The use of kana made it possible to write a word in two ways. The Japanese word for ‘mountain’ could be written in kana (phonetically) by using two characters—that for ya and that for ma—or in kanji (by using the Chinese character meaning ‘mountain’). That possibility helped to establish a relation between the Chinese character and its Japanese semantic equivalent and led to the practice of assigning a dual reading to Chinese characters: the Sino-Japanese reading (called on-yomi), based on the original Chinese pronunciation, and the Japanese reading (kun-yomi). Thus, the Chinese character originally meaning ‘mountain’ could be read as both san in on-yomi and yama in kun-yomi. Because Chinese words and their pronunciations were borrowed from different parts of China as well as during different historical periods, Modern Japanese includes many characters having more than one on-yomi reading.
The complexity of reproducing the strokes for each character and the multiple readings associated with it have stimulated movements to abolish Chinese characters in favour of kana writing or even more radical movements for completely romanizing the Japanese language. All these, however, have failed. Despite their complexity, Chinese characters retain a number of advantages over phonetic writing systems. For one thing, many homophonous words are visually distinguishable.

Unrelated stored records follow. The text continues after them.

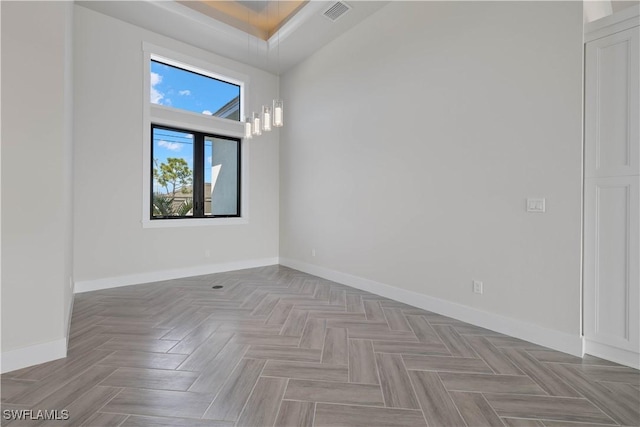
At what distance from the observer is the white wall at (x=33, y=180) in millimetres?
1854

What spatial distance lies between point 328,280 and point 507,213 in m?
2.65

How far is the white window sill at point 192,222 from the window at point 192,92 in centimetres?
183

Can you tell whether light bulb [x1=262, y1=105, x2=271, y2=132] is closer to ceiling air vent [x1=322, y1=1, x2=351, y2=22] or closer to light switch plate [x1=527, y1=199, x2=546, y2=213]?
ceiling air vent [x1=322, y1=1, x2=351, y2=22]

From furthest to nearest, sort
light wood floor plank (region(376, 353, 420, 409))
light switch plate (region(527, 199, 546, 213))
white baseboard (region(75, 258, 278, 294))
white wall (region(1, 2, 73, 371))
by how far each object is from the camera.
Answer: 1. white baseboard (region(75, 258, 278, 294))
2. light switch plate (region(527, 199, 546, 213))
3. white wall (region(1, 2, 73, 371))
4. light wood floor plank (region(376, 353, 420, 409))

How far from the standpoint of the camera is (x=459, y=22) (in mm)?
2855

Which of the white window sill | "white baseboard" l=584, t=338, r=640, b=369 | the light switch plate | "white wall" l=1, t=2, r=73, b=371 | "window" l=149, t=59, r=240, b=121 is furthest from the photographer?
"window" l=149, t=59, r=240, b=121

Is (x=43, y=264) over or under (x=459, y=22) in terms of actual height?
under

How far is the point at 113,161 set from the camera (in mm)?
3891

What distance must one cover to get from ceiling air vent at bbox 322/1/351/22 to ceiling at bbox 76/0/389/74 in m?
0.04

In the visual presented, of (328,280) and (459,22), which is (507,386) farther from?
(459,22)

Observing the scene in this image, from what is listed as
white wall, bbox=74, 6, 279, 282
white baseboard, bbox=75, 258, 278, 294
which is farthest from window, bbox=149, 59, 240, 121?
white baseboard, bbox=75, 258, 278, 294

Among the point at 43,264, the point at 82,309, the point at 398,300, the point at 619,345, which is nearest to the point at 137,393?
the point at 43,264

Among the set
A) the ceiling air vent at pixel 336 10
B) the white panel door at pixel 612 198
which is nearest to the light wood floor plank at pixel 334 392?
the white panel door at pixel 612 198

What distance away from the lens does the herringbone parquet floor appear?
1528 mm
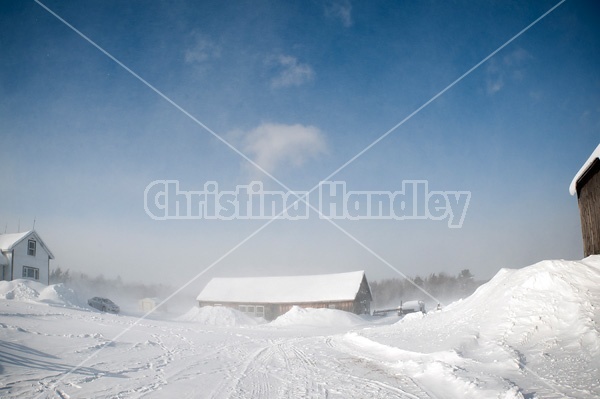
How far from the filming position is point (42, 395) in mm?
6297

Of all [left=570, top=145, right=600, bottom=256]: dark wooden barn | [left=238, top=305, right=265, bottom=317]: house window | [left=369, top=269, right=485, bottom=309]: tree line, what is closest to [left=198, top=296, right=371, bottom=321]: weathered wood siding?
[left=238, top=305, right=265, bottom=317]: house window

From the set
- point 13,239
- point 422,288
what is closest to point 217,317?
point 13,239

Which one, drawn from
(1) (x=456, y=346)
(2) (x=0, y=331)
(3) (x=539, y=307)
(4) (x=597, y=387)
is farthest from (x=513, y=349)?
(2) (x=0, y=331)

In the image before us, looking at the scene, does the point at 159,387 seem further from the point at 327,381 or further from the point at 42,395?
the point at 327,381

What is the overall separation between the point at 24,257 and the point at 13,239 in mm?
1960

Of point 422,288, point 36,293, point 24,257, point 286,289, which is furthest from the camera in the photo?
point 422,288

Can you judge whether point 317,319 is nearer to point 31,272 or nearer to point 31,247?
point 31,272

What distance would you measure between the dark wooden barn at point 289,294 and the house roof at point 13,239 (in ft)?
64.4

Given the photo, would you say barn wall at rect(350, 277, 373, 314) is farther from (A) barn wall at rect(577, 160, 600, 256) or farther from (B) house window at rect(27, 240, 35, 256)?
(B) house window at rect(27, 240, 35, 256)

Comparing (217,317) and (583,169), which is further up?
(583,169)

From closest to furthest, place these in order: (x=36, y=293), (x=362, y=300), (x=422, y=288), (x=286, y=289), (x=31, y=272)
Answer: (x=36, y=293)
(x=31, y=272)
(x=362, y=300)
(x=286, y=289)
(x=422, y=288)

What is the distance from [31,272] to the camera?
33.0m

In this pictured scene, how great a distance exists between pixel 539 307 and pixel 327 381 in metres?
7.10

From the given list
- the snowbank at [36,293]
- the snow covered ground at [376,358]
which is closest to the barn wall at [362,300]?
the snow covered ground at [376,358]
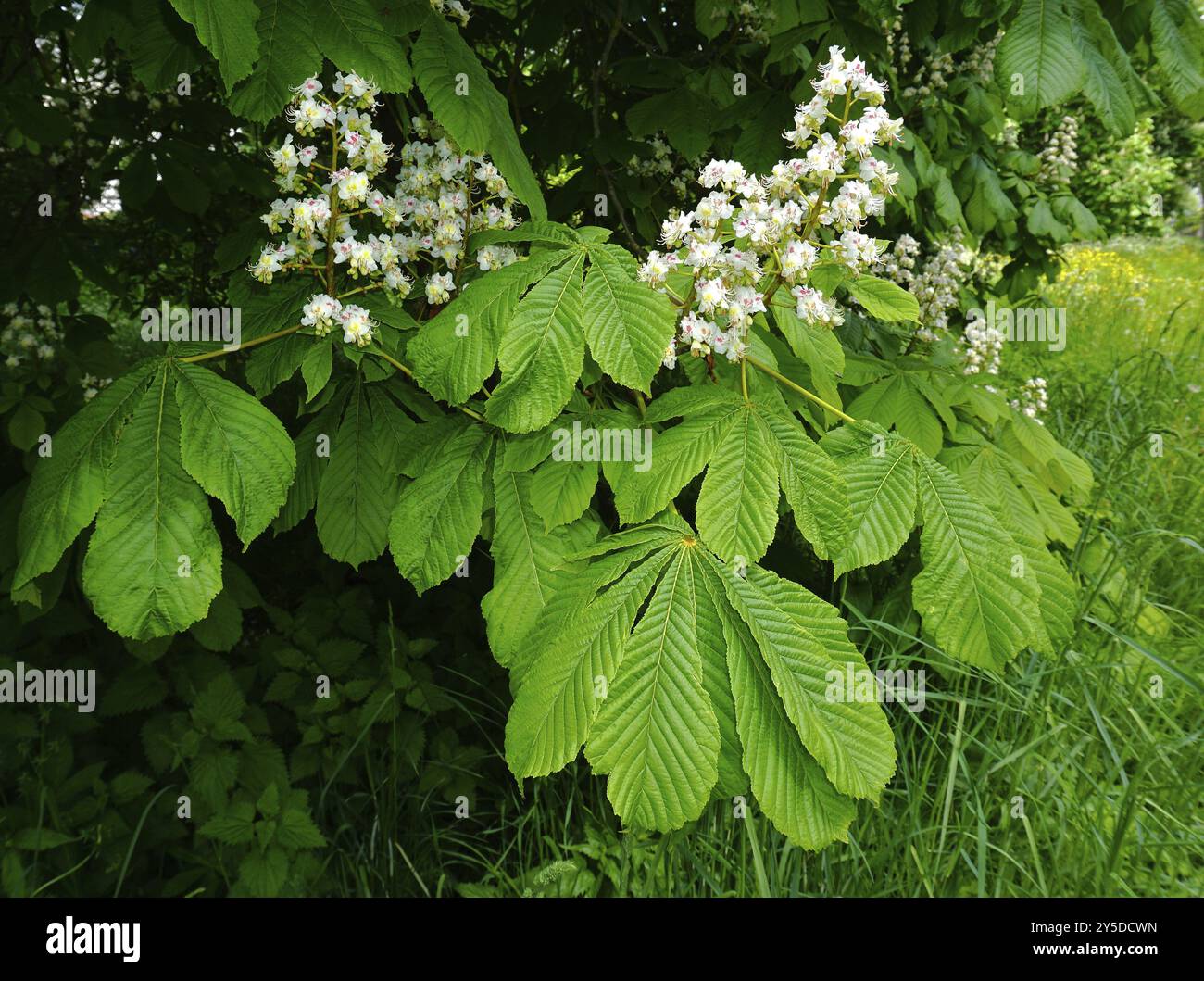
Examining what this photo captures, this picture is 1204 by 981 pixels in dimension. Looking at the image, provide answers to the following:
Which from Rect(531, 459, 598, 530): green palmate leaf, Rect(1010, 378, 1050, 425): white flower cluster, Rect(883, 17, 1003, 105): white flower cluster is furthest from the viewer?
Rect(1010, 378, 1050, 425): white flower cluster

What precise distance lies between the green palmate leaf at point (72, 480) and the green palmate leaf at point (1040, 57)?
5.12ft

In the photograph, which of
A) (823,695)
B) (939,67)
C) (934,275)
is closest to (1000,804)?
(823,695)

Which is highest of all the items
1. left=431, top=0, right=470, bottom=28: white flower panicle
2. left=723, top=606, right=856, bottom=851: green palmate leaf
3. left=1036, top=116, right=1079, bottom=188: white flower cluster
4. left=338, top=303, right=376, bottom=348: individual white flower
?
left=1036, top=116, right=1079, bottom=188: white flower cluster

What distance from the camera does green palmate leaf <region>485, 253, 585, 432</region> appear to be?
1.24 m

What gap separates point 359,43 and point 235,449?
0.69 meters

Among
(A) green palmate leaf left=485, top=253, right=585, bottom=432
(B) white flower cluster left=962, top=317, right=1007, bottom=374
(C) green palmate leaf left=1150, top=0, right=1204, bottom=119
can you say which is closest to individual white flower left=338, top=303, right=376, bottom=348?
(A) green palmate leaf left=485, top=253, right=585, bottom=432

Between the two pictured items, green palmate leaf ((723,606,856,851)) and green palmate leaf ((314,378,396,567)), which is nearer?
green palmate leaf ((723,606,856,851))

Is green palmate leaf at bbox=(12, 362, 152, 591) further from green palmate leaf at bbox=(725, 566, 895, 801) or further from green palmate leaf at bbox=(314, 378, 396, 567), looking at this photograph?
green palmate leaf at bbox=(725, 566, 895, 801)

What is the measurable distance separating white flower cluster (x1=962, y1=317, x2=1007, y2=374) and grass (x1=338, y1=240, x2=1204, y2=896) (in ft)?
2.29

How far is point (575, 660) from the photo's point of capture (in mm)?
1132

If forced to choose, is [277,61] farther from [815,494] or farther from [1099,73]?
[1099,73]
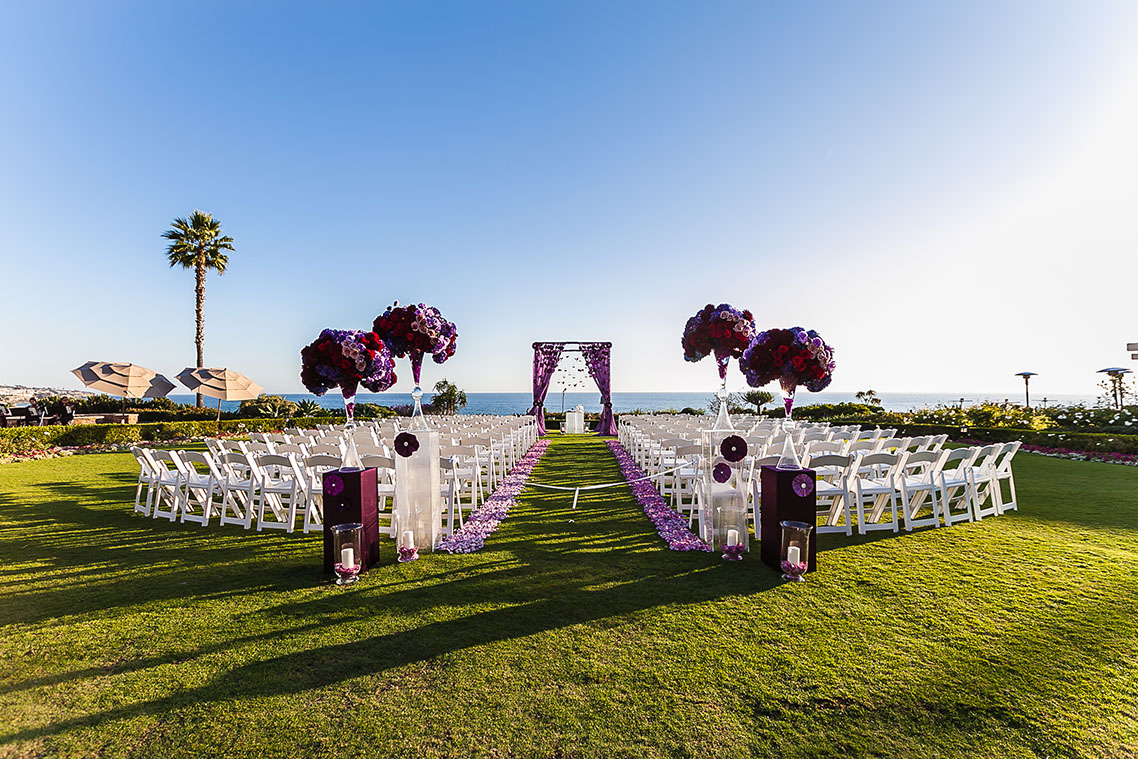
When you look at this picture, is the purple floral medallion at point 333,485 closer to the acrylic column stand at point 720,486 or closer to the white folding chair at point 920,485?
the acrylic column stand at point 720,486

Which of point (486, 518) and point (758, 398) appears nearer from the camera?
point (486, 518)

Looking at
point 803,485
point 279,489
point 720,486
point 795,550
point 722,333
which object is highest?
point 722,333

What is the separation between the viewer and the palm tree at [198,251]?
81.9 feet

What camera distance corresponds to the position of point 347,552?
4.32 metres

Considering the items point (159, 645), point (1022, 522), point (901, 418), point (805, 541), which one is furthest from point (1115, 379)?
point (159, 645)

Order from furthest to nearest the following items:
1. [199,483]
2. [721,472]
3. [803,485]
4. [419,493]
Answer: [199,483] < [419,493] < [721,472] < [803,485]

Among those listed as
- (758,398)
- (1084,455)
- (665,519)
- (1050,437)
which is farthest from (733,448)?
(758,398)

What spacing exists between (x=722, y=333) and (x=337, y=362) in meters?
4.17

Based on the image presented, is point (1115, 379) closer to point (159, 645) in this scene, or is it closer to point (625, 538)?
point (625, 538)

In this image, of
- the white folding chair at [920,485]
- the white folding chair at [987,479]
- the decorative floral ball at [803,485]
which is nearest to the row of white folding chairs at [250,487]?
the decorative floral ball at [803,485]

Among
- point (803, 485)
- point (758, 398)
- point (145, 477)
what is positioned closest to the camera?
point (803, 485)

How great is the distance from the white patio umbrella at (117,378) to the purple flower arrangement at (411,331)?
15046mm

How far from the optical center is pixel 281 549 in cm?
539

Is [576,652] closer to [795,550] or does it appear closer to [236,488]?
[795,550]
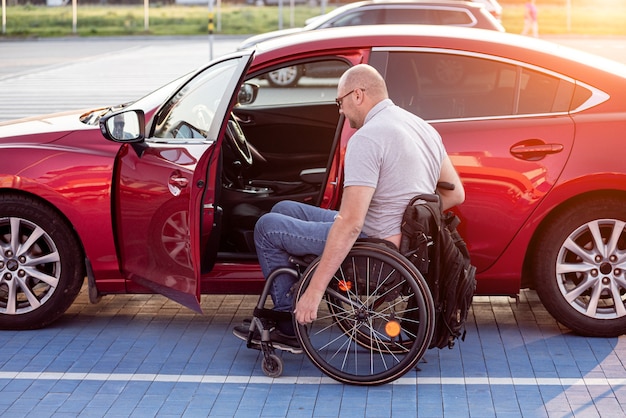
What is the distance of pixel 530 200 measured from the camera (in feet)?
19.5

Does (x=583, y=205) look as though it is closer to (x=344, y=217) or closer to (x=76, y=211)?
(x=344, y=217)

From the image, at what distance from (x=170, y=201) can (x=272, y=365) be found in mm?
1011

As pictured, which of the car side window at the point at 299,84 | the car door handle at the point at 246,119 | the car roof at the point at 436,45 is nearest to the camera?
the car roof at the point at 436,45

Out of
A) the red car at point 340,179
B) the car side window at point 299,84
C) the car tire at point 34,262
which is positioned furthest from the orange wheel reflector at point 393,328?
the car side window at point 299,84

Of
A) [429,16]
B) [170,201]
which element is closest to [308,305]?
[170,201]

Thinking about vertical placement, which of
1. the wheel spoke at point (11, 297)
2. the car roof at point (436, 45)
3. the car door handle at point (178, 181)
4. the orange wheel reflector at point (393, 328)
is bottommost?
the wheel spoke at point (11, 297)

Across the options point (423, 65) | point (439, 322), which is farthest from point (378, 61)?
point (439, 322)

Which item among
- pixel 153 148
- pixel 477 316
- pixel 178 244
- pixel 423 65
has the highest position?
pixel 423 65

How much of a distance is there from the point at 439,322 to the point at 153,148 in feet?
5.83

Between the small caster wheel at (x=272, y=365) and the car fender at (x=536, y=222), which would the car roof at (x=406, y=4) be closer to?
the car fender at (x=536, y=222)

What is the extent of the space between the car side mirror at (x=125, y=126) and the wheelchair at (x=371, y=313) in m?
1.13

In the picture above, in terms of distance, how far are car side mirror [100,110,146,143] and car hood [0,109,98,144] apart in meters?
0.29

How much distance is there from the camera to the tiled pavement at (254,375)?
5094 millimetres

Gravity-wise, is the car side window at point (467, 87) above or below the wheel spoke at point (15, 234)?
above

For another, the meanings of unknown words written in Chinese characters can be surmised through the ideographic nature of these characters. That semantic transparency and the characteristic configurations of characters enable easy recognition and understanding of a passage. These strengths and Japan’s high literacy rate make the abolishment of Chinese characters very unlikely.
Nevertheless, the shapes of Chinese characters have been simplified, and the number of commonly used characters has been limited. In 1946 the Japanese government issued a list of 1,850 characters for that purpose. Revised in 1981, the new list (called Jōyō kanji hyō “List of characters for daily use”) contains 1,945 characters recommended for daily use. That basic list of Chinese characters is to be learned during primary and secondary education. When newspapers use characters not on the list, they also supply the reading in hiragana.